Alberta Housing: Record-Breaking Surge in 2025
Alberta sets new housing record with 54,858 starts.
ALBERTA — Alberta smashed its housing construction record in 2025 with 54,858 new starts, the UCP government announced January 21, 2026. That's 15% more than 2024 and beats the old mark of 48,962 set back in 2006.
The province wants credit. Low taxes, cut red tape, no rent control — that's the pitch from the UCP, which says Alberta led Canada in per capita housing starts for the second year running. (That 2024 ranking? Still unverified.)
Who Really Built This Boom?
ATB Financial tells a different story. Nearly half a million people moved to Alberta between early 2023 and September 2025. That flood of newcomers — from other provinces, abroad, on student and work visas — created demand the market had to meet.
About 70% of the new units were apartments and condos, not single-family homes. And 90% went up in Calgary and Edmonton.

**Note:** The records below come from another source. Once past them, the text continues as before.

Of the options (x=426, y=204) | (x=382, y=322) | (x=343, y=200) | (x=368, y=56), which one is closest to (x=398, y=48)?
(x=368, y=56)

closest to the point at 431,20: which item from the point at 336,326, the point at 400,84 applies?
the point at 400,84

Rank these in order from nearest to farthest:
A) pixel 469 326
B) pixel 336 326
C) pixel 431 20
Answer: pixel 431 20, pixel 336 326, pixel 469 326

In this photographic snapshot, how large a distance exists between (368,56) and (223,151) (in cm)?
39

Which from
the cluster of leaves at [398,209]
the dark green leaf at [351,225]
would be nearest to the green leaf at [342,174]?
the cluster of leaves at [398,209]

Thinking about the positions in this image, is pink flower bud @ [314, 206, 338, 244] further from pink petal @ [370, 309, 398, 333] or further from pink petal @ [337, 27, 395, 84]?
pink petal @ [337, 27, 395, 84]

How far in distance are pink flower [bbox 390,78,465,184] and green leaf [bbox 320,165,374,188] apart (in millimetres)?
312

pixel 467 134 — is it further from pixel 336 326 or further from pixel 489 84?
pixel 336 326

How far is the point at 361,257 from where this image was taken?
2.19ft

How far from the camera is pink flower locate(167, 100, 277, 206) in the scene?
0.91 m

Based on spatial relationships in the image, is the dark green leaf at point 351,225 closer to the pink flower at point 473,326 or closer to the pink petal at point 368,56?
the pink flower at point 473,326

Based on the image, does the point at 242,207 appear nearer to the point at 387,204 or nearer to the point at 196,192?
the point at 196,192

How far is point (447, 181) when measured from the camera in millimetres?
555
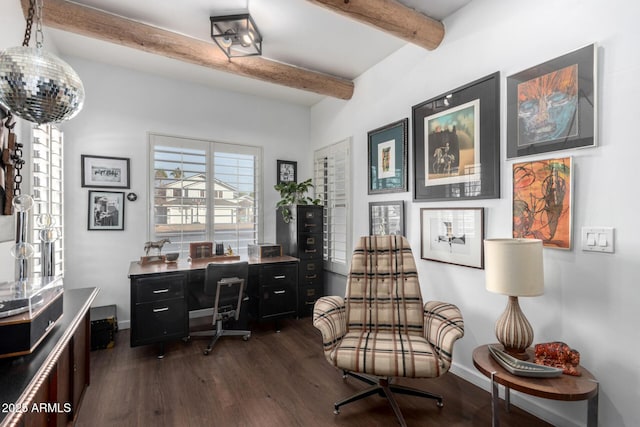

The UCP points to Bill 20, passed in Spring 2024, as proof it slashed bureaucratic hurdles. The government's putting money behind the talk: $655 million over three years for the Affordable Housing Partnership Program, $113 million for its Stronger Foundations strategy, and another $131 million to fix up existing units.
The Maintenance Problem Nobody Wants to Talk About
NDP leader Naheed Nenshi isn't impressed. His party points to a November 2024 Auditor General report that flagged serious issues with the province's $2.3 billion affordable housing portfolio. The backlog on repairs keeps growing.
Alberta Municipalities likes more housing supply. It does not like Bill 20, which critics say tramples local control. The group wants a hard look at how affordable housing actually gets funded.
CMHC Chief Economist Mathieu Laberge threw cold water on the victory lap, too. Even with Alberta's record, the national pace of construction remains "far from the target" needed to fix affordability. Rents in the province? Still brutal.
The Slowdown Is Coming
ATB Financial expects housing starts to drop to around 45,000 units in 2026. Population growth is forecast to cool from 4.7% in 2024 to 1.5% in 2026. Fewer people moving in means fewer shovels in the ground.